▶ _EXTRACT_
The arrival of Joe Cole is one of the more exciting transfers Liverpool have made in the last few years. When he left West Ham for Chelsea he was a player I admired but the years since have probably tarnished his image a little. Shifted from pillar to post to please flair-averse managers, Cole’s game these days is less magical than it was and he seems to have as many detractors as he does advocates. But in his correct position, attacking central midfield, there’s a chance he can get back to being the player he has always threatened to be.
But if he’s playing in ‘the Steven Gerrard role’, where does that leave the man himself? How about in the holding role. Bear with me. If we assume Javier Mascherano makes good on his agent’s promises and leaves for Serie A, there is a huge gap in Liverpool’s central midfield. The argument for playing Gerrard further forward in a 4-2-3-1 bore fruit when:
b) there was no one else to play there
c) Gerrard was younger
d) Rafael Benitez was manager
Now, if Mascherano goes, none of those things apply. Roy Hodgson was a 4-4-1-1 man at Fulham and Liverpool have the players to make such a system work, even after Mascherano’s departure. Playing Gerrard as Liverpool’s defensive midfielder has been tried before, particularly in his early career. But as youngster with bags of energy and a venomous shot, it made little sense to have him anchor the team while lesser lights did the attacking. Now 30, Gerrard is at the crossroads. Does he continue to see himself as a central attacking midfielder in a flat midfield four, a role he has played so little for Liverpool down the years? Or does he acknowledge that with the passage of time and the arrival of Cole, Liverpool don’t need him to be Superman any more?

▶ _PROVIDED INFORMATION_
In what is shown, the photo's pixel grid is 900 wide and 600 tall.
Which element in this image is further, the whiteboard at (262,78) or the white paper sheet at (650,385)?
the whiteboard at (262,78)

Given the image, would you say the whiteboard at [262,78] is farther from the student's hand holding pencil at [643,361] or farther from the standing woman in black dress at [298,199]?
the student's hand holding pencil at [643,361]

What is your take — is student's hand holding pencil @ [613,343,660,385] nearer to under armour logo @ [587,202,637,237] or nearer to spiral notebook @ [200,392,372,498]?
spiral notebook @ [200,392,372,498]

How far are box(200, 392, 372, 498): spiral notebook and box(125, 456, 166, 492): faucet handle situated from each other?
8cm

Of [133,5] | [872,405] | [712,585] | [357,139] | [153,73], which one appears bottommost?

...

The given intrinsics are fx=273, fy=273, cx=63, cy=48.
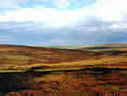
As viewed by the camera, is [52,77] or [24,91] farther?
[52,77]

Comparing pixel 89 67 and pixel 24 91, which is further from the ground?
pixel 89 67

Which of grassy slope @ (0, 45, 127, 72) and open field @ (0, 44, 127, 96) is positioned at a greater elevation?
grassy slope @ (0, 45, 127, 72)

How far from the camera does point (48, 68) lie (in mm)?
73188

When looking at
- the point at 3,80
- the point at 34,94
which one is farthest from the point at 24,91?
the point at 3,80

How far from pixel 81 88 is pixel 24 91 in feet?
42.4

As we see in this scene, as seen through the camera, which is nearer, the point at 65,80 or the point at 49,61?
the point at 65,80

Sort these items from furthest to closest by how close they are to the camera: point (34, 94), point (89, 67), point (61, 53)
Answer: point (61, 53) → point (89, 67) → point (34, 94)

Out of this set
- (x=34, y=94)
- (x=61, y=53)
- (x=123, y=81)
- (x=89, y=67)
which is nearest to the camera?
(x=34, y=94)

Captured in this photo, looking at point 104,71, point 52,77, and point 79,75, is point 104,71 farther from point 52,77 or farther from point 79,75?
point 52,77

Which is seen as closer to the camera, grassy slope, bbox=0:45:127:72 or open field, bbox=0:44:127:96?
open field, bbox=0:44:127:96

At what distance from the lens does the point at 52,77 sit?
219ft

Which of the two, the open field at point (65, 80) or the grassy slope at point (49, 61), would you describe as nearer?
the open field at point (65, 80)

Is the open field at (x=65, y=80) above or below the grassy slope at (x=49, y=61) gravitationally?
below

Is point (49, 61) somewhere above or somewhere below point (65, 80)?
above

▶ _WHAT YOU WILL DO_
1. Using the article on Joe Cole and Steven Gerrard, decide whether each statement agrees with it: (a) Cole moved from West Ham to Chelsea; (b) Roy Hodgson used a 4-2-3-1 at Fulham; (c) Gerrard is now 30. For each, answer yes or no and quote the article's deciding words exactly.
2. In the records, restate word for word the lines between the one holding "What is your" and the one holding "Of [133,5] |", inclusive.
The Liverpool article and the records come from unrelated sources.

▶ _ANSWERS TO THE EXERCISE_
1.
(a) Yes: "When he left West Ham for Chelsea he was a player I admired"
(b) No: "Roy Hodgson was a 4-4-1-1 man at Fulham"
(c) Yes: "Now 30, Gerrard is at the crossroads."

2.
What is your take — is student's hand holding pencil @ [613,343,660,385] nearer to under armour logo @ [587,202,637,237] or nearer to spiral notebook @ [200,392,372,498]?
spiral notebook @ [200,392,372,498]

How far are box(200, 392, 372, 498): spiral notebook and box(125, 456, 166, 492): faucet handle situated from each other?
8cm

Of [133,5] | [872,405] | [712,585] | [357,139] | [153,73], which one appears bottommost?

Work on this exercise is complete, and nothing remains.